Write out, word for word, only the lines from the one containing "kingdom: Animalia" through the final line of the data.
________________
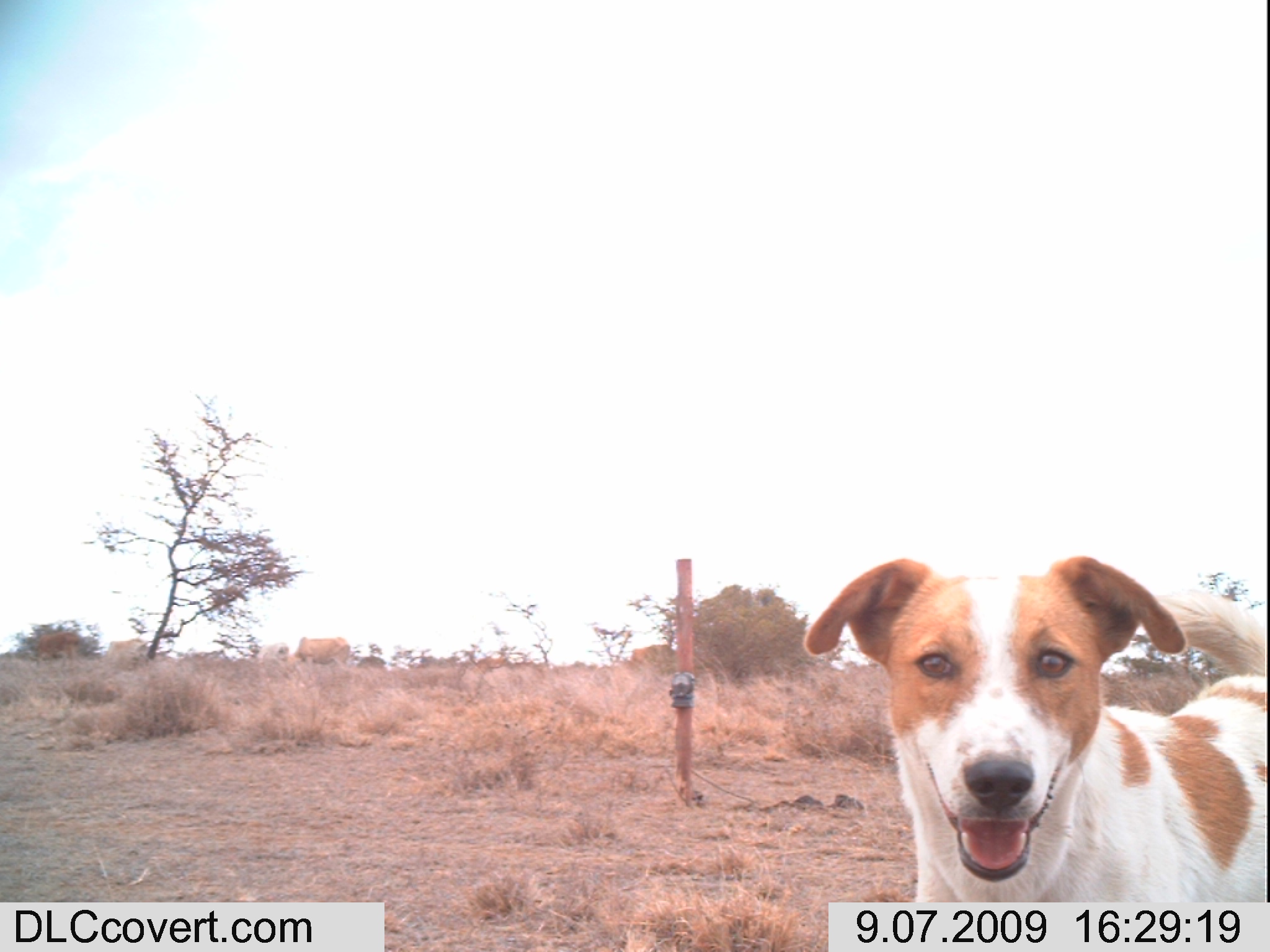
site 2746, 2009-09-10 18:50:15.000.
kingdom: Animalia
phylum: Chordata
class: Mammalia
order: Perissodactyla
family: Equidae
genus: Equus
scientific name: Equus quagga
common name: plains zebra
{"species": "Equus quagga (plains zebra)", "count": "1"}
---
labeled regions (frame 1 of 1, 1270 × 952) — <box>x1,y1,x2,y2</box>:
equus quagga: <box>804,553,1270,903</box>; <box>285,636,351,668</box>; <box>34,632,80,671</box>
________________
Task result →
kingdom: Animalia
phylum: Chordata
class: Mammalia
order: Perissodactyla
family: Equidae
genus: Equus
scientific name: Equus quagga
common name: plains zebra
{"species": "Equus quagga (plains zebra)", "count": "1"}
---
labeled regions (frame 1 of 1, 1270 × 952) — <box>x1,y1,x2,y2</box>:
equus quagga: <box>804,553,1270,903</box>; <box>285,636,351,668</box>; <box>34,632,80,671</box>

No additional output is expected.